日本独自の慣行などが低い労働生産性をもたらしているとの思い込みが、日本経済への誤った想像を膨らませる。そして「日本では在宅勤務が普及していなかったから、労働生産性が低かった」のだと、因果関係が確かではない考えにつながっているのかもしれない。
また、日本の伝統的組織しか経験したことがない論者ほど、硬直的とされる日本の組織に問題があるという、自虐的な認識を持つ傾向があるように見える。
そもそも経済全体の労働生産性の問題を、身近な事象だけで議論するのは本質から外れており、建設的な議論とは言い難い。コロナ禍があらわにしたのは、在宅勤務の効果ではなく、一部論者の誤った経済認識なのかもしれない。
米ヤフーやIBMはかなり前に在宅勤務抑制へ転換
実際のところ、在宅やリモート勤務の広がりが、日本全体の労働生産性にどう影響するかを判断するのは難しい。前述したように、多様な働き方をもたらすなど経済活動にとってポジティブな側面はあるが、コミュニケーションケーション不足などの問題から、かえって生産性低下を引き起こす可能性がある。
例えばすでにアメリカではヤフーが2013年に、IBMも2017年に、従来推進していた在宅勤務を抑制する方向に転じた。

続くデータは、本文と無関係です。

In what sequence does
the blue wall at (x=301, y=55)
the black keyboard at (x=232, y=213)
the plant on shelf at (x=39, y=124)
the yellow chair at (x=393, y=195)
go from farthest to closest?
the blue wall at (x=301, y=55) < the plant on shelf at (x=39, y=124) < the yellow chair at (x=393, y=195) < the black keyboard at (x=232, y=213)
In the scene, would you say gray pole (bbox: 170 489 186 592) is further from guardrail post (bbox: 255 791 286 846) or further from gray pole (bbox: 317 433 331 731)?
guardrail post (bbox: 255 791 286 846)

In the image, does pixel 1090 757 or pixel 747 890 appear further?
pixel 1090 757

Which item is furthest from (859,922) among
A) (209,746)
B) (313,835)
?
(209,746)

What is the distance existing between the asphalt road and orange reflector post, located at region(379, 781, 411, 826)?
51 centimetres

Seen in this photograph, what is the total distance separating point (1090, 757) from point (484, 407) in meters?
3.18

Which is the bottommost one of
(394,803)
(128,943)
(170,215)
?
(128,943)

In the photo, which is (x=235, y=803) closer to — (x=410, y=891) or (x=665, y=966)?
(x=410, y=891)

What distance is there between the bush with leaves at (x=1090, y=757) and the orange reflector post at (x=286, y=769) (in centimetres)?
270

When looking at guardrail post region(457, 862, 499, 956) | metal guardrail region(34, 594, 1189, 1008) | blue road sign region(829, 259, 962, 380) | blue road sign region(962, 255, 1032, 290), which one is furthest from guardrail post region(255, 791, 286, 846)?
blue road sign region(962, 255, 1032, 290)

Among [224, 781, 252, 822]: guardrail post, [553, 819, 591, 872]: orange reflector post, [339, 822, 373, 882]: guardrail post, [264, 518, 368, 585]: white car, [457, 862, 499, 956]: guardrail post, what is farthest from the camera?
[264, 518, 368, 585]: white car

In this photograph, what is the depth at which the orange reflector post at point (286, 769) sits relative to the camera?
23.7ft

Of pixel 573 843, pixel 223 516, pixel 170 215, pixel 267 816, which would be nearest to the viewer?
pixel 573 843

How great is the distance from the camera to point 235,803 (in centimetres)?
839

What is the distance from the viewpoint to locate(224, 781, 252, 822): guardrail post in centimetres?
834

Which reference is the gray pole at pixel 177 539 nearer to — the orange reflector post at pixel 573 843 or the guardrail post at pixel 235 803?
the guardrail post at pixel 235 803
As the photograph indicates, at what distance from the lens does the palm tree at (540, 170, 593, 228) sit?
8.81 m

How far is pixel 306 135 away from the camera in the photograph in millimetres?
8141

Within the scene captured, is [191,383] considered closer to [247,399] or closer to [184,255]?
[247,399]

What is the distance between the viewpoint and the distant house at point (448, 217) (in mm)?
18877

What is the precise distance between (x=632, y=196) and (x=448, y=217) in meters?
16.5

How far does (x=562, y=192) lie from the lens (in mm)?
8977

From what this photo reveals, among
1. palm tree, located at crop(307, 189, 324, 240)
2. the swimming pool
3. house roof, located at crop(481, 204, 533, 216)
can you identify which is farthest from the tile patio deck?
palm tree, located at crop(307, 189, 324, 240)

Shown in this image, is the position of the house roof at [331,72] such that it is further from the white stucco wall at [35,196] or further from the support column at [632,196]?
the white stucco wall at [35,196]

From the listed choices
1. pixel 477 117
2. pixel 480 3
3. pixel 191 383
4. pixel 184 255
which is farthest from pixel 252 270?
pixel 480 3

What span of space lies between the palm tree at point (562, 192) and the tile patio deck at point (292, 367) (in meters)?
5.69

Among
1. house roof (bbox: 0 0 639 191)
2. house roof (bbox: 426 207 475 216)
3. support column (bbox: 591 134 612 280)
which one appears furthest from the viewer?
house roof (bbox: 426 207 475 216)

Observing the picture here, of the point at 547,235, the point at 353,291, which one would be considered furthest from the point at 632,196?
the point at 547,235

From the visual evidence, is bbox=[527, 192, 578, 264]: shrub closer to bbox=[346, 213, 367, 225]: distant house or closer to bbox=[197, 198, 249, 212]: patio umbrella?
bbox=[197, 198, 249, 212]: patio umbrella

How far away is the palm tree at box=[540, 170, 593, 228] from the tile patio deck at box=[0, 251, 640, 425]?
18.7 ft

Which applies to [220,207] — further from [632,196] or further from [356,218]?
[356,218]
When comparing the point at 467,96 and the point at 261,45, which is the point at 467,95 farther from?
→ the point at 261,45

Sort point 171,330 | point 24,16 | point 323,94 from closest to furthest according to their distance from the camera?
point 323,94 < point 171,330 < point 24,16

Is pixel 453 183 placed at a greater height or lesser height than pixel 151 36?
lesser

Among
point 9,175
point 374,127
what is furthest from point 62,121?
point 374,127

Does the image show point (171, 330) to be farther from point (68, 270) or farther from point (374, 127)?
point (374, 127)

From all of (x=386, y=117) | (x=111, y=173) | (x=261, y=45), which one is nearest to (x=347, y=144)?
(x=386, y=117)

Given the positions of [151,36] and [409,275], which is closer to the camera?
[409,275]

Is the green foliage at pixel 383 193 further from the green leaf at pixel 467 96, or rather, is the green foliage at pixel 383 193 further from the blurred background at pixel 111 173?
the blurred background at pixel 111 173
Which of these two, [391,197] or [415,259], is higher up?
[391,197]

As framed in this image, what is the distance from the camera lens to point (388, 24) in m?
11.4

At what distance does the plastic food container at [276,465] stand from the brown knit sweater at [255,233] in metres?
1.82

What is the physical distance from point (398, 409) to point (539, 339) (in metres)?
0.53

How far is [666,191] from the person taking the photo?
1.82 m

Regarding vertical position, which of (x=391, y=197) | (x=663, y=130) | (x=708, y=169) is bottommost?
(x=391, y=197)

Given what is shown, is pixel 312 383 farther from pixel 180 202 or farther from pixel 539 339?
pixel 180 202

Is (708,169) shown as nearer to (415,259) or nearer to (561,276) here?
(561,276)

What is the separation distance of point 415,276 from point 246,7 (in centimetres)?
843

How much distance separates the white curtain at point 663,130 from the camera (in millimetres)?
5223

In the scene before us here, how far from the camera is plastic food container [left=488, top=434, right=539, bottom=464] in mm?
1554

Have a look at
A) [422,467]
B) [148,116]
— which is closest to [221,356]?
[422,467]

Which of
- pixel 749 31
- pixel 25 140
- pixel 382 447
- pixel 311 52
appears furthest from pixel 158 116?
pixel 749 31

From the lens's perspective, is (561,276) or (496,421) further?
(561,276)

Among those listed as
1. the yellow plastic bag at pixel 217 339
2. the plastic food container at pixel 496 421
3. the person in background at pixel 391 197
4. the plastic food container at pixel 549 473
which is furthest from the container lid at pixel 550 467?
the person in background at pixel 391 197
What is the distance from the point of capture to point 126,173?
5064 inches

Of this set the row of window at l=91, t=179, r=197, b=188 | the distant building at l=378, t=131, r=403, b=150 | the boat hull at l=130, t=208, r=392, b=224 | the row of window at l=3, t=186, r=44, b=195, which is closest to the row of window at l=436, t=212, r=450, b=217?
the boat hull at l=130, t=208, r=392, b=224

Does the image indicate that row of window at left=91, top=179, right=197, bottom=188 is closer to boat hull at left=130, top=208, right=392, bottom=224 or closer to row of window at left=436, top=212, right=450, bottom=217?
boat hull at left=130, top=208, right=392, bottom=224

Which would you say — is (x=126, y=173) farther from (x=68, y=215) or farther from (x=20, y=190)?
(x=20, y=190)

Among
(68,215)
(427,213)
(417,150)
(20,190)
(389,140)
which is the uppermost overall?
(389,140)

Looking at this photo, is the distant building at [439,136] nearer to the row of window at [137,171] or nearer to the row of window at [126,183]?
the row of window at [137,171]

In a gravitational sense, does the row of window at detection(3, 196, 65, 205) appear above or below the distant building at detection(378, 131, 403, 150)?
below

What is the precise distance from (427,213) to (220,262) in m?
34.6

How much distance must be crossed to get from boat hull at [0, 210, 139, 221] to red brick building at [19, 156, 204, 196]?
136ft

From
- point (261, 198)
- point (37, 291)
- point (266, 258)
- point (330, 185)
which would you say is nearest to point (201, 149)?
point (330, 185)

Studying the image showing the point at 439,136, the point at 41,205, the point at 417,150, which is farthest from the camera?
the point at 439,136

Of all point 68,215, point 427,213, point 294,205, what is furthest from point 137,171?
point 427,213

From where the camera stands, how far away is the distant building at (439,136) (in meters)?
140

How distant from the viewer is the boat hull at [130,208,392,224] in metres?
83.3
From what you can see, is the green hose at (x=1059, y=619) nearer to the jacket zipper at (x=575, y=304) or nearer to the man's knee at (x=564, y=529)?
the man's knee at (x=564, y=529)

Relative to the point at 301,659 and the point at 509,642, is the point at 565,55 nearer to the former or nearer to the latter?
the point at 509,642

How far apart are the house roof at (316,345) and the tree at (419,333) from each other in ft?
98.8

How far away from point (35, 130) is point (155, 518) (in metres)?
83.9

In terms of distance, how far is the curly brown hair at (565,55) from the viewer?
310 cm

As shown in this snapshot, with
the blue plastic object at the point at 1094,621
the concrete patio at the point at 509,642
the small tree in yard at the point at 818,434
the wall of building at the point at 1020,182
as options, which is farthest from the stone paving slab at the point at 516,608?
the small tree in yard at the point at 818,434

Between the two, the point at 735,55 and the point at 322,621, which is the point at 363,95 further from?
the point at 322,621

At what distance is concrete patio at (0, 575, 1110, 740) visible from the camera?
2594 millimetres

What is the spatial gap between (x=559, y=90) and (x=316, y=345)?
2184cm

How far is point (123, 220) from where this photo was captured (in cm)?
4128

それぞれの職種や職場環境など個別要因が大きいため、在宅勤務がどう企業の生産性に作用するかは、それぞれだろう。在宅勤務などの広がりが、日本経済全体の労働生産性にどう影響するかは難しいが、敢えて言えば筆者は労働生産性を低下させる可能性が高いと見ている。技術革新が進んだとしても、オフィスにおける勤務には生産性を高める効果が残るからである。